The water course in Villa Flora has now been harnessed to form part of the formal gardens which spill down the hill in the town centre but is still an important local supply. Unfortunately our pictures of the main feature, the mill and its workings cannot be found but all others are in the gallery for this blog.
We decided that going down the roads we took up to Villa Flora would be just too much at the end of the day and took the easy route down so that we would be able to go out for a meal later rather than having to do stomach relaxation excercises. The same roads could be used to go up Teide which could make for a very long day but more of that later.
Luscious Santa Cruz
14 October 2019
Lorraine and Chris Marchant
The fresh produce in the market was second to none.
A short hop down the coast took us from Ensenada de Zapata 0' De Antequera to the capital of Tenerife which is abundantly green and lush with tropical plants and trees of every description most of which we have never seen before. Lots of the trees bear unusual and probably inedible fruits but look just gorgeous as the landscaping here is excellent.
Our first trip ashore we explored the town with its Art Deco architecture. We were looking to buy a SIM card but then just sat in one of the squares' garden cafes drinking good coffee, gazing and absorbing the warm atmosphere. Families chatting, children playing, owners walking well behaved dogs, elders watching and, of course, the buzz of youngsters laughing, heads down and into their phones.
The iconic Auditorio de Tenerife, right on the water front, is the home to the Santa Cruz Symphony Orchestra. A building that like the Sydney Opera House is a successful mix of architecture and sculpture, it is bright, bold and beautiful giving testament to the importance placed on the arts here as we found throughout Spain.
A trip to the municipal mercado was a real treat. It is said to be the best in the Canary Islands and not just for its produce, the building is quite remarkable with the entrance surrounded by wonderful sculptures depicting working people who provide the wares, goods and produce through their hard labour.
Please look in the gallery to see these and other works of art.
The fresh produce in the market was second to none with the delicious aromas of the fresh flowers, fruit and vegetables. We would love to have bought some of the beautiful flowers but indulged in the fruit, veg and cheese to replenish our fresh stores on board. Plenty of Canary bananas in with the fruits but our breakfast treat for the week was a selection of the small sweet fresh figs that almost melt in the mouth which we steeped in greek yoghurt, yummy.

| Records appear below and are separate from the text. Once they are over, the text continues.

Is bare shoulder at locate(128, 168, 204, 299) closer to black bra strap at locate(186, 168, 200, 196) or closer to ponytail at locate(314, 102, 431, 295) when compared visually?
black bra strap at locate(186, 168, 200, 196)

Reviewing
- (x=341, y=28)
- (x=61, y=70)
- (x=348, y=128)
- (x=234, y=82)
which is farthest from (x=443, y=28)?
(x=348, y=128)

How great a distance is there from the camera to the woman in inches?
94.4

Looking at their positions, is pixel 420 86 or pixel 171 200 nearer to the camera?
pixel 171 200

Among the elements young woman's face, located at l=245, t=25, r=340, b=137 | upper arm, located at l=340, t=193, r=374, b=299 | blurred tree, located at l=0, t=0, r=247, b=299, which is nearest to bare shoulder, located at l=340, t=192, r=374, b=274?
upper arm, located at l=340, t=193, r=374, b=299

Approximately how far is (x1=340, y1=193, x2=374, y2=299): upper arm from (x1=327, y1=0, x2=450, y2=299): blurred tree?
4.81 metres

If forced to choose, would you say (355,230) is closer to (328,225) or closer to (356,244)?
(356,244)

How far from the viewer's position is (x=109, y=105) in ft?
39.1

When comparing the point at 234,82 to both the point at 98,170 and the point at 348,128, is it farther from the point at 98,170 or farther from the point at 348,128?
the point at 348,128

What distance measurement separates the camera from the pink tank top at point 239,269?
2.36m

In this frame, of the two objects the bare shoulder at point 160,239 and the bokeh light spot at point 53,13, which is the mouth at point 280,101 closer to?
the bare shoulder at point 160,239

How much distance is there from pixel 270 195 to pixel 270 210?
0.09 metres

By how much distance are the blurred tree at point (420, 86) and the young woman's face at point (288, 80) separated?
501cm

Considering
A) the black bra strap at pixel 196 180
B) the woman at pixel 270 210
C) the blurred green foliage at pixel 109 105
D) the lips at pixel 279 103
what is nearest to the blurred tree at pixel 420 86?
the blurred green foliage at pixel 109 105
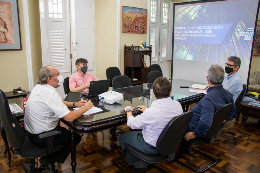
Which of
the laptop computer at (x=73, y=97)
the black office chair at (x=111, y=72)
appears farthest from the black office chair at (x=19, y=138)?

On our final walk about we found the usual Spanish free outdoor gym equipment designed to keep the nation healthy, difficult to walk past without having a go. Then the street art, one gorgeous piece which as a mixture of graffitti and fine art takes street art to a whole new level. A photo of this is posted in the gallery for this blog.
We so enjoyed Santa Cruz during our quick 2 day stop but with our excitement building we needed to move on to the reputedly warmer, drier south as Peter our son, whom we hadn't seen since August 2018, would soon arrive to spend 12 days on board Jobiska with us.